**EXERCISE BRIEF**
Transcribe the full listing below exactly.

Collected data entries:
<<<<

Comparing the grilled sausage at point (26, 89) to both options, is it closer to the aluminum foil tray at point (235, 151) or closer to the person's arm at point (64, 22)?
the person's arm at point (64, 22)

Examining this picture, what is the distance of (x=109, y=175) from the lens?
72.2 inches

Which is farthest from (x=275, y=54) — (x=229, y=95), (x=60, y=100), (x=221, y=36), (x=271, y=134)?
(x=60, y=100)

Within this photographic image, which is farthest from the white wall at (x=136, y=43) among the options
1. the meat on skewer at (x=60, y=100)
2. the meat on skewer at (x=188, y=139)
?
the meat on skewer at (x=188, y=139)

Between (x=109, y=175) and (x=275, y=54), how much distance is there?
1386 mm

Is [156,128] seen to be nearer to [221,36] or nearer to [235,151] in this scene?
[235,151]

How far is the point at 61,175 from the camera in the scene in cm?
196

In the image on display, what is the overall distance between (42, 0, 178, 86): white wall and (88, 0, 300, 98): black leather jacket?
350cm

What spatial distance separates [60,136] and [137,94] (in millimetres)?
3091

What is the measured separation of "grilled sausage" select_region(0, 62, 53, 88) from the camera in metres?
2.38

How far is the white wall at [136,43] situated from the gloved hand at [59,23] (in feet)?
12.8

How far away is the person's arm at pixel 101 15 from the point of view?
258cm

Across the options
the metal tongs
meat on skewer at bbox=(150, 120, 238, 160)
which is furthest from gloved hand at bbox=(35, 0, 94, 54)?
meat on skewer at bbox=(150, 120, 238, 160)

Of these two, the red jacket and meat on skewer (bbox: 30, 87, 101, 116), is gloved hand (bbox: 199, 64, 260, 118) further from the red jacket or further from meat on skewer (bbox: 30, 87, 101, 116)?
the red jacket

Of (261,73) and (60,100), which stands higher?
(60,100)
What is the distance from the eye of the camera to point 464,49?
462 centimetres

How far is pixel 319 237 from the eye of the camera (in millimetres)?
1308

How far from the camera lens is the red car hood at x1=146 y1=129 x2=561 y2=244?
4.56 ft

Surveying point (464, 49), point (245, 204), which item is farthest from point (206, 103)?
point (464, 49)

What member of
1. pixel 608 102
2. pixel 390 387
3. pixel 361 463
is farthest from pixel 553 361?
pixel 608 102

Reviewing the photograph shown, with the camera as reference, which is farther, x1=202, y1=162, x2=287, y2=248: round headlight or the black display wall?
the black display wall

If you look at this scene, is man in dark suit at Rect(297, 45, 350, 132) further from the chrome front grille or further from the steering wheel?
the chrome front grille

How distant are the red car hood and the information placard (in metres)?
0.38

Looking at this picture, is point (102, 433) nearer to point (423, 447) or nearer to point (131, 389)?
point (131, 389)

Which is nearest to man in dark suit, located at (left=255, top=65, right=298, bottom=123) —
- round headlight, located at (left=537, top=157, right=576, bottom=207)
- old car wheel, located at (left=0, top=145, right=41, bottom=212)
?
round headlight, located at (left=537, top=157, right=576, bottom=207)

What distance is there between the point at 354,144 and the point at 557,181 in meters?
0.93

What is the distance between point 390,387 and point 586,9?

>>>>

**TASK ANSWER**
Comparing the grilled sausage at point (26, 89) to both options, is it closer to the aluminum foil tray at point (235, 151) or closer to the person's arm at point (64, 22)?
the person's arm at point (64, 22)

Examining this picture, what is the distance of (x=109, y=175) from the lens?
72.2 inches

Which is farthest from (x=275, y=54) — (x=229, y=95), (x=60, y=100), (x=221, y=36), (x=271, y=134)?
(x=60, y=100)

Within this photographic image, which is farthest from the white wall at (x=136, y=43) among the options
1. the meat on skewer at (x=60, y=100)
2. the meat on skewer at (x=188, y=139)
?
the meat on skewer at (x=188, y=139)

Between (x=109, y=175) and (x=275, y=54), how much distance is there?
1386 mm

Is [156,128] seen to be nearer to [221,36] or nearer to [235,151] in this scene?
[235,151]

How far is the point at 61,175 from the camera in the scene in cm?
196

In the image on display, what is the overall distance between (42, 0, 178, 86): white wall and (88, 0, 300, 98): black leather jacket?
350cm

What spatial distance separates [60,136] and [137,94] (in millimetres)?
3091

What is the measured separation of "grilled sausage" select_region(0, 62, 53, 88) from the camera in metres?
2.38

How far is the white wall at [136,43] situated from the gloved hand at [59,23] (in feet)?
12.8

How far away is the person's arm at pixel 101 15 from the point of view?
258cm

Across the options
the metal tongs
meat on skewer at bbox=(150, 120, 238, 160)
which is furthest from gloved hand at bbox=(35, 0, 94, 54)?
meat on skewer at bbox=(150, 120, 238, 160)

Of these two, the red jacket and meat on skewer (bbox: 30, 87, 101, 116), is gloved hand (bbox: 199, 64, 260, 118) further from the red jacket or further from meat on skewer (bbox: 30, 87, 101, 116)?
the red jacket

Of (261,73) and (60,100), which stands higher?
(60,100)
What is the distance from the eye of the camera to point 464,49?
462 centimetres

How far is pixel 319 237 from the eye of the camera (in millimetres)?
1308

How far from the camera lens is the red car hood at x1=146 y1=129 x2=561 y2=244?
4.56 ft

Surveying point (464, 49), point (245, 204), which item is farthest from point (206, 103)?
point (464, 49)

What member of
1. pixel 608 102
2. pixel 390 387
3. pixel 361 463
is farthest from pixel 553 361?
pixel 608 102

Reviewing the photograph shown, with the camera as reference, which is farther, x1=202, y1=162, x2=287, y2=248: round headlight or the black display wall?
the black display wall

If you look at this scene, is man in dark suit at Rect(297, 45, 350, 132) further from the chrome front grille or further from the steering wheel?
the chrome front grille

How distant are the red car hood and the information placard (in metres)?
0.38

Looking at this picture, is point (102, 433) nearer to point (423, 447) or nearer to point (131, 389)?
point (131, 389)

Which is nearest to man in dark suit, located at (left=255, top=65, right=298, bottom=123) —
- round headlight, located at (left=537, top=157, right=576, bottom=207)
- old car wheel, located at (left=0, top=145, right=41, bottom=212)
?
round headlight, located at (left=537, top=157, right=576, bottom=207)

What distance is there between the point at 354,144 and the point at 557,181 in meters?
0.93

What is the distance between point 390,387 and point 586,9?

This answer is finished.